ACTIEPUNT 1 - Kun je het deel van het uitspraakfragment dat opent met de woorden "Het Uwv heeft" en sluit met "zich hier voor." opnieuw geven, bijgewerkt zodat "bestuursrechter" overal vervangen is door "rechter"?
ACTIEPUNT 2 -
Beantwoord aan de hand van het uitspraakfragment:
(a) Welke psychiater heeft de rechtbank als deskundige ingeschakeld?
(b) Welke diagnose stelde Marissen in zijn rapport?
(c) Op hoeveel items van de rubriek sociaal functioneren is appellant in de FML van 26 februari 2016 beperkt belastbaar geacht?
ACTIEPUNT 3 - Kun je het uitspraakfragment voortzetten na de laatste zin die er staat?

Het Uwv heeft bevestiging van de aangevallen uitspraak bepleit.
4. De Raad komt tot de volgende beoordeling.
4.1.
Volgens vaste rechtspraak geldt als uitgangspunt dat de bestuursrechter het oordeel van een onafhankelijke, door hem ingeschakelde deskundige kan volgen indien de door deze deskundige gebezigde motivering hem overtuigend voorkomt. Deze situatie doet zich hier voor.
4.2.
De rechtbank wordt gevolgd in haar overwegingen dat aan de deskundigheid van de door haar ingeschakelde psychiater Van der Veer, gelet op de aan deze deskundige voorgelegde vragen, niet getwijfeld hoeft te worden. Het uitgebrachte deskundigenrapport geeft blijk van een zorgvuldig onderzoek, waarbij de deskundige appellant heeft onderzocht en kennis heeft genomen van alle medische gegevens in het dossier. Appellant heeft niet onderbouwd dat zijn beperkingen uitsluitend door een PTSS gespecialiseerde psychiater kunnen worden vastgesteld. Ook heeft hij niet aannemelijk gemaakt dat Van der Veer niet over voldoende deskundigheid ten aanzien van PTSS zou beschikken. Dat het rapport afwijkt van de opvatting van een andere, door een der partijen geraadpleegde deskundige, is op zichzelf niet voldoende om tot een ander oordeel te komen. Appellant heeft er met juistheid op gewezen dat de door Marissen in zijn rapport gestelde diagnose PTSS niet door Van der Veer betrouwbaar vastgesteld kon worden, maar hieruit vloeit niet zonder meer voort dat Van der Veer de psychische beperkingen van appellant heeft onderschat. Naar aanleiding van wat appellant in hoger beroep heeft aangevoerd, waarvan in het bijzonder de nadruk die hij daarbij heeft gelegd op de diagnose PTSS, wordt overwogen dat bij de vraag naar de aanwezigheid en mate van arbeidsongeschiktheid in de zin van de arbeidsongeschiktheidswetten, zoals de Wet WIA, het niet zozeer gaat om de gestelde diagnose, als wel om de in aanmerking genomen arbeidsbeperkingen. Wat dat betreft wordt erop gewezen dat ten aanzien van appellant wel beperkingen worden aangenomen en dat hij in de FML van 26 februari 2016 beperkt belastbaar is geacht op drie items van de rubriek persoonlijk functioneren en op vijf items van de rubriek sociaal functioneren.

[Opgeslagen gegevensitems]
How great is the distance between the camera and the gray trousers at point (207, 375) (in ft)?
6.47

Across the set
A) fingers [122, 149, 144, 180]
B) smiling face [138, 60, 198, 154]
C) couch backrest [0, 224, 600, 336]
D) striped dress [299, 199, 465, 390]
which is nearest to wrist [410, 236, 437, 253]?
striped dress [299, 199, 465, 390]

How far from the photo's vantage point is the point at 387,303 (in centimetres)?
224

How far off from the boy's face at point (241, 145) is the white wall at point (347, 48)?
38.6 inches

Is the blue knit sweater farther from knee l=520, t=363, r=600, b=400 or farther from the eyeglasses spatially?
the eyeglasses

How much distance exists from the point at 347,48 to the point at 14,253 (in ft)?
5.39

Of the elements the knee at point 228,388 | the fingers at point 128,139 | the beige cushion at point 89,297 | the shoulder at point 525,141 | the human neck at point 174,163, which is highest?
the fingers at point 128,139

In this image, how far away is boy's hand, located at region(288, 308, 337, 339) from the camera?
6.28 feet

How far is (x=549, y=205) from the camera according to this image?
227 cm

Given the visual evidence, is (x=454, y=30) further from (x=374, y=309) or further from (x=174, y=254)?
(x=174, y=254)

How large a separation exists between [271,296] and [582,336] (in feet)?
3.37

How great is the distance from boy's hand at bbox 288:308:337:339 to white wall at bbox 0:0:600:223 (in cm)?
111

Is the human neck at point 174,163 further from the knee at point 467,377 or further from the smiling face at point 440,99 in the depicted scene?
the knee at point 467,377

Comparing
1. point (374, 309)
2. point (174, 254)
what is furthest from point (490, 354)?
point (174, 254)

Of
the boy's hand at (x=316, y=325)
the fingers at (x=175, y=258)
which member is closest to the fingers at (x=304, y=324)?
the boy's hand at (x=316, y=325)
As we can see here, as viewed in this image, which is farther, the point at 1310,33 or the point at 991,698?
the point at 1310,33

...

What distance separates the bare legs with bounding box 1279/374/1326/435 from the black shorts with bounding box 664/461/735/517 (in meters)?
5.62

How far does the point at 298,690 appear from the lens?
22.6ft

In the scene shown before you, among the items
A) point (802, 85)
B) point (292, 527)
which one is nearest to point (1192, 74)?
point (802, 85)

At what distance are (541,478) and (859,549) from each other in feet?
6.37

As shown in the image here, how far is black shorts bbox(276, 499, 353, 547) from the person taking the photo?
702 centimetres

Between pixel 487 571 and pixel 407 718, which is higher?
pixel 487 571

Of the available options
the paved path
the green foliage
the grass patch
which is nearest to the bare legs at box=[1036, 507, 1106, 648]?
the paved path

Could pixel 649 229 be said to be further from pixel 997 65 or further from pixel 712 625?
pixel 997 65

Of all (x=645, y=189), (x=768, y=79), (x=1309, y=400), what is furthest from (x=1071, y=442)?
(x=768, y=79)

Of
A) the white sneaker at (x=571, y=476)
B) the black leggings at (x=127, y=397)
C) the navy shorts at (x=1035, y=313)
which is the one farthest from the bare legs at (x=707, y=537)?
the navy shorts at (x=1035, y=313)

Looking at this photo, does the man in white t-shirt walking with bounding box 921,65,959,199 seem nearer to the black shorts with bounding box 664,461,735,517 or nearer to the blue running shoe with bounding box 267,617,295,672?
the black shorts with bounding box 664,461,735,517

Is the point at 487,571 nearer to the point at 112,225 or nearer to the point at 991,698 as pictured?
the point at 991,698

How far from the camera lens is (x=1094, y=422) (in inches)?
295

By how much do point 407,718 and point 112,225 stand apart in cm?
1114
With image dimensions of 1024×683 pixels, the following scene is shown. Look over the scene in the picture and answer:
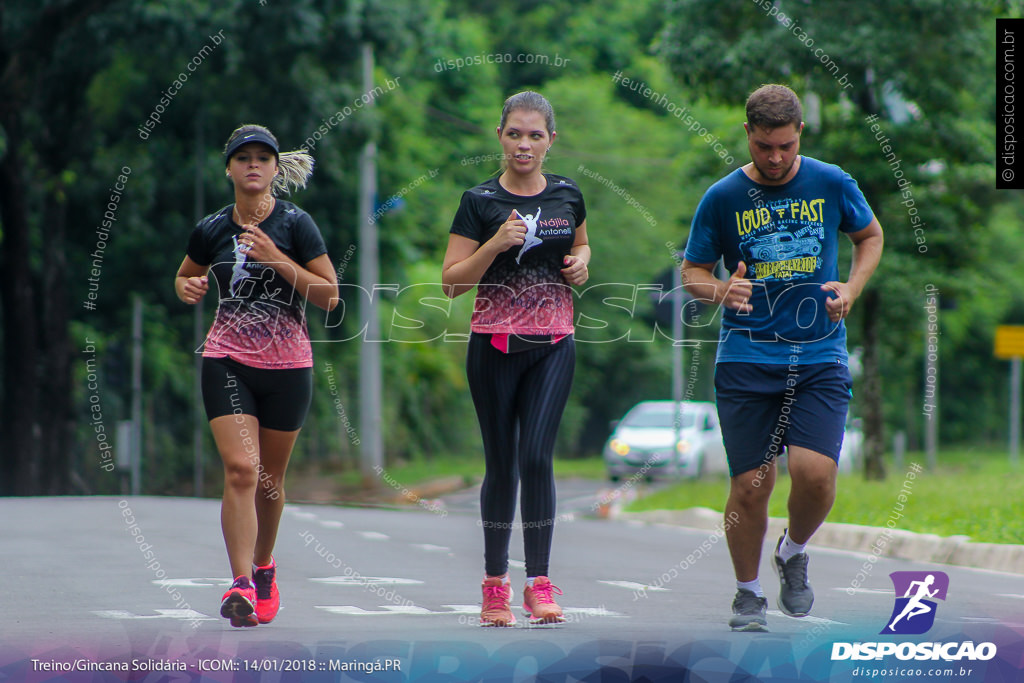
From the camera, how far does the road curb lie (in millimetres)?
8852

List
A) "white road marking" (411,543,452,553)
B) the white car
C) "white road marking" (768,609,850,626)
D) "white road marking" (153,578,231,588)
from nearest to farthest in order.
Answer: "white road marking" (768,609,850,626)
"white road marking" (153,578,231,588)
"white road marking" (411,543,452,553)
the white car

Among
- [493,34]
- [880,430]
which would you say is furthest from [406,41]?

RESULTAAT 1 -
Het Uwv heeft bevestiging van de aangevallen uitspraak bepleit.
4. De Raad komt tot de volgende beoordeling.
4.1.
Volgens vaste rechtspraak geldt als uitgangspunt dat de rechter het oordeel van een onafhankelijke, door hem ingeschakelde deskundige kan volgen indien de door deze deskundige gebezigde motivering hem overtuigend voorkomt. Deze situatie doet zich hier voor.

RESULTAAT 2 -
(a) Van der Veer.
(b) PTSS.
(c) Op vijf items.

RESULTAAT 3 -
4.3.
Wat appellant in hoger beroep heeft aangevoerd geeft daarom onvoldoende aanknopingspunten voor twijfel aan de juistheid van het oordeel van de deskundige over de medische situatie van appellant op de in geding zijnde datum 11 februari 2016. Er wordt daarom geen aanleiding gezien opnieuw een deskundige te benoemen.
4.4.
Het volgen van het oordeel van de deskundige betekent in dit geval dat ervan wordt uitgegaan dat de FML van 26 februari 2016 een juist beeld geeft van de beperkingen van appellant en zijn mogelijkheden om arbeid te verrichten. Het oordeel van de rechtbank dat appellant, uitgaande van de belastbaarheid zoals die is vastgesteld in de FML van 26 februari 2016, in medisch opzicht geschikt moet worden geacht voor de aan de schatting ten grondslag gelegde functies wordt eveneens onderschreven.
4.5.
Wat in 4.1 tot en met 4.4 is overwogen, leidt tot de conclusie dat het hoger beroep niet slaagt en de aangevallen uitspraak, voor zover aangevochten, zal worden bevestigd.
5. Voor een veroordeling in de proceskosten bestaat geen aanleiding.

BESLISSING

De Centrale Raad van Beroep bevestigt de aangevallen uitspraak voor zover aangevochten.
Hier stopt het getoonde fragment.